Since we live in what the Chinese like to call ‘interesting times’ (although they tend to use it as a compliment – may you live in interesting times) it is possible to miss out on the important news stories which emanate each day from our trusted media outlets.
If one was a conspiracy theorist one might suggest this is done deliberately either to ensure that there is not a general population panic or to slip some piece of legislation or information past us ‘they‘ do not want us to know.
One such incident occurred last week, reported only for a short time on the RTÉ news app and then just as suddenly as it appeared, it was gone.
On Wednesday of last week the National Standard Authority for Ireland met and issued a statement that they would be making representations to government to persuade it to have co-ordinated universal time placed in legislation as the official time scale for Ireland. At the moment Ireland is a member of the Greenwich Mean Time (GMT) group but now this National Authority in Dublin wants this to be replaced with the more accurate atomic time scale in order to enhance time dependent infrastructure.
We should be clear that it is not a coincidence that these discussions are happening at a time when there is much talk of a united Ireland.
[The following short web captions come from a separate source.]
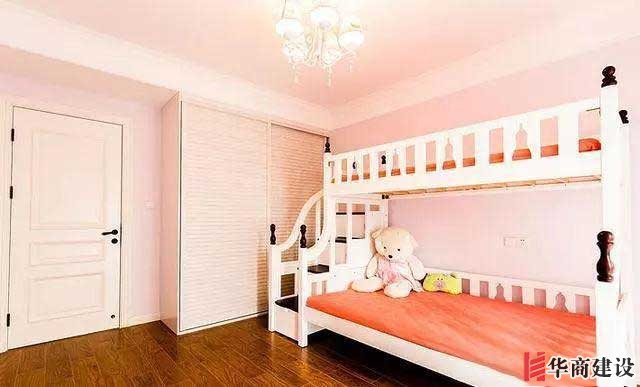 廣州家裝美式簡裝風格，時尚卻不貴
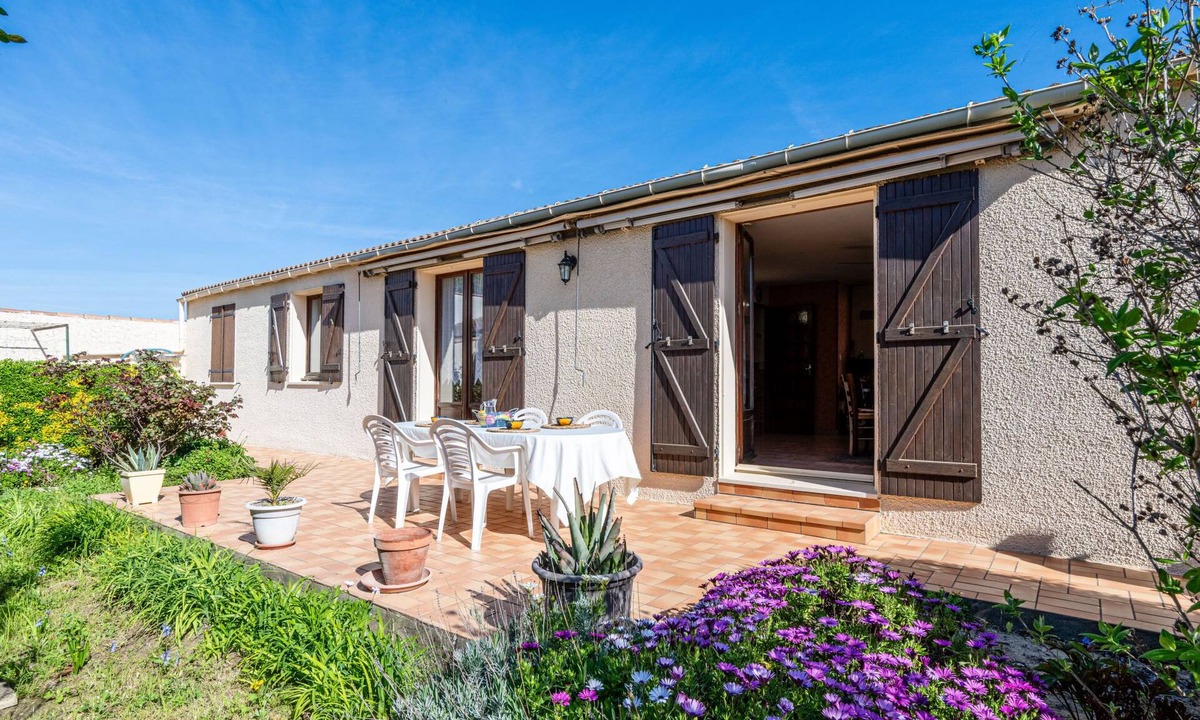 Armissan House | La maison du carignan by Interhome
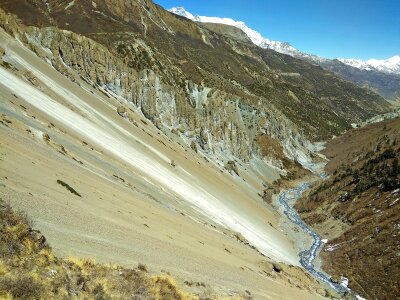 Nepal nepal landscape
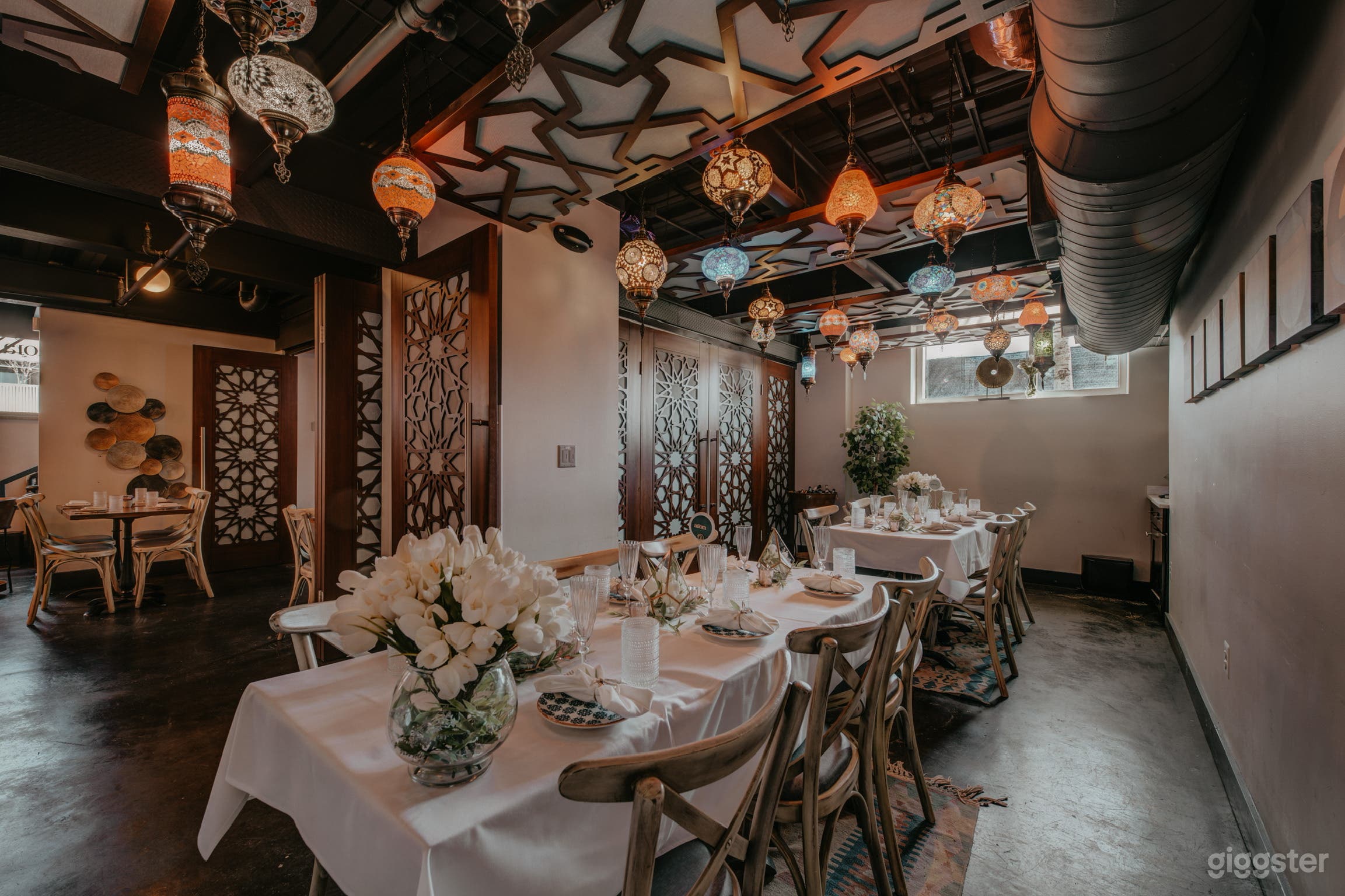 A Classy Mediterranean Restaurant Photo 1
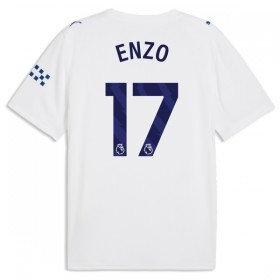 Manchester City Enzo 17 Kolmaspelipaita 2026-27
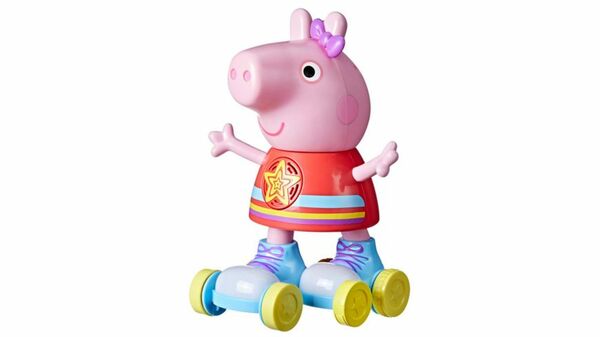 Bild 1 von Hasbro - Peppa Pig - Rollschuhspaß mit Peppa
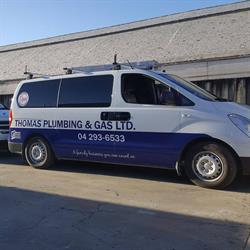 Contact Thomas Plumbing & Gas Ltd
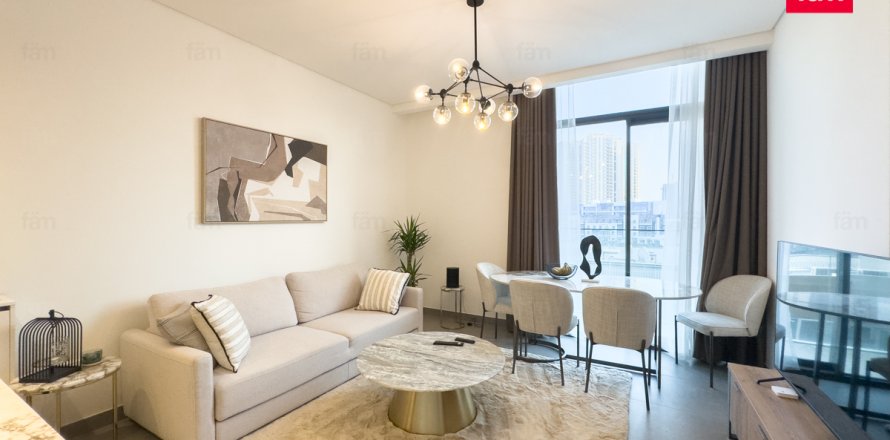 Apartmán v Dubai, SAE 1 spálňa, 81.4 m2 č. 697032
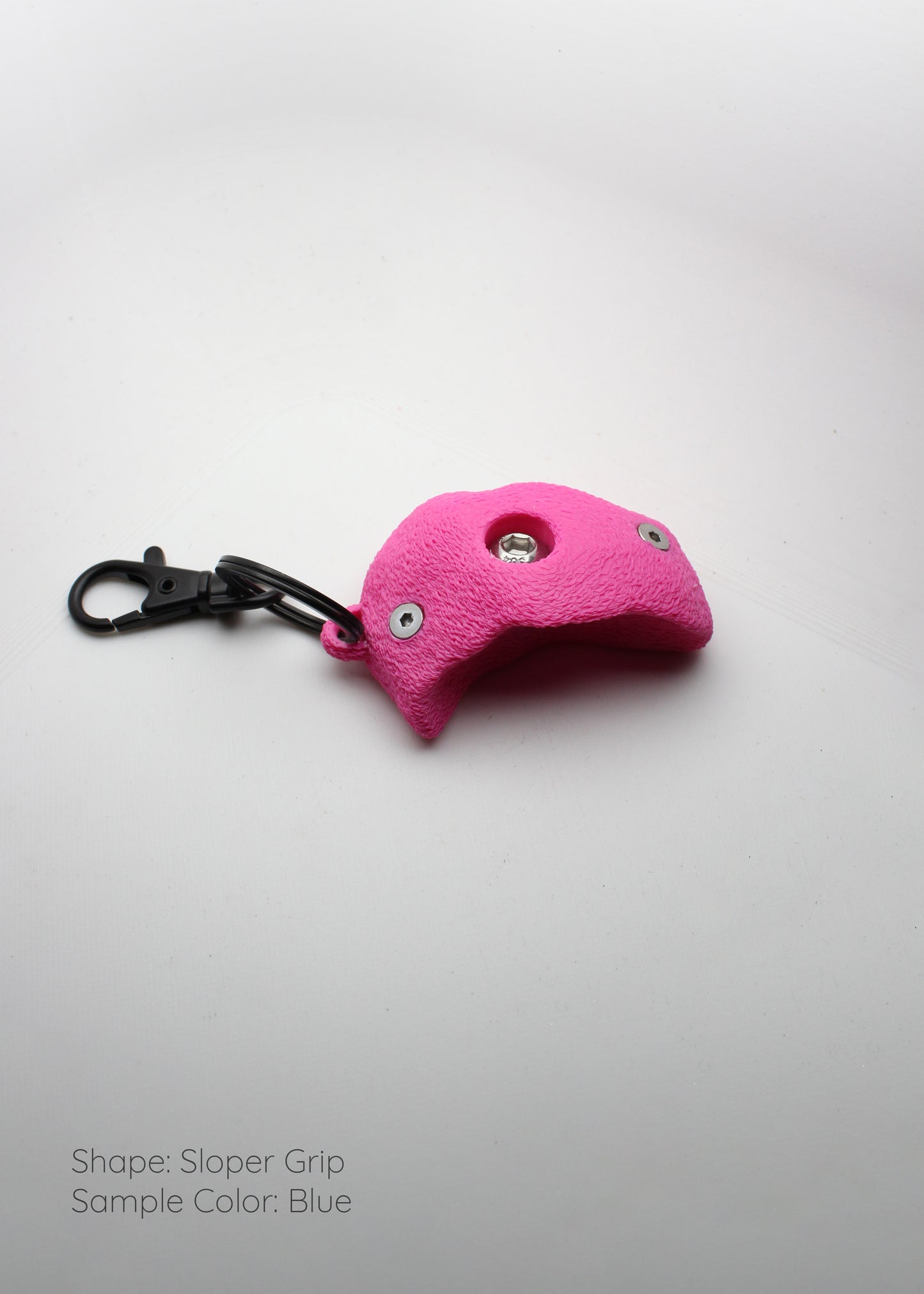 Climbing/Bouldering Key Rings - Medium/Small Grips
The 1916 Rising may have brought political independence to Ireland but because the country stayed in the GMT it was locked into the UK for all the important aspects such as industry, travel and communication.
Allowing Ireland to leave the GMT will be the final act of independence; proof that England is finally no longer its master. We up here in the wee North need to have a word with the National Authority about that because it sounds suspiciously like behaviour up with which we will not put. A united Ireland is one thing but separate time zones is very much a different thing.
The fact that Ireland has a separate time zone also explains a good deal. We have all experienced that physical torpor which seems to come on us when we cross the border at Aughnacloy, that feeling of tiredness and lack of concentration as though one is almost existing outside of one’s own body.
At least we now know we are merely suffering from jet lag, and clearly the reason Aughnacloy is a town trapped in the 1950s is that it is marooned in the void between GMT and Irish time.
It also explains Fermanagh. I have never met anyone who does not point out that Fermanagh, and those who live there, have a definition and living experience of time which does not match that of anyone else in the North.
Often this can show itself in extremes where, for example, a colleague of mine has added her complete disdain for GMT with geographic obliviousness to the extent that the only way to get her anywhere on time is to collect her at her door and to tell her you are collecting her an hour earlier than you actually are.
Furthermore, if you visit any house in a county which borders directly on to Fermanagh is it not a strange coincidence that there is never a clock on the walls in these homes. I suspect they are taken down and hidden until those of us from GMT have left.
So as the great bard himself said, beware the ides of March, the month when the final vestiges of British rule in Ireland will mysteriously fade away while we in this abandoned place wander around directionless caught between a time we know and love and a galaxy somewhere far, far in the future.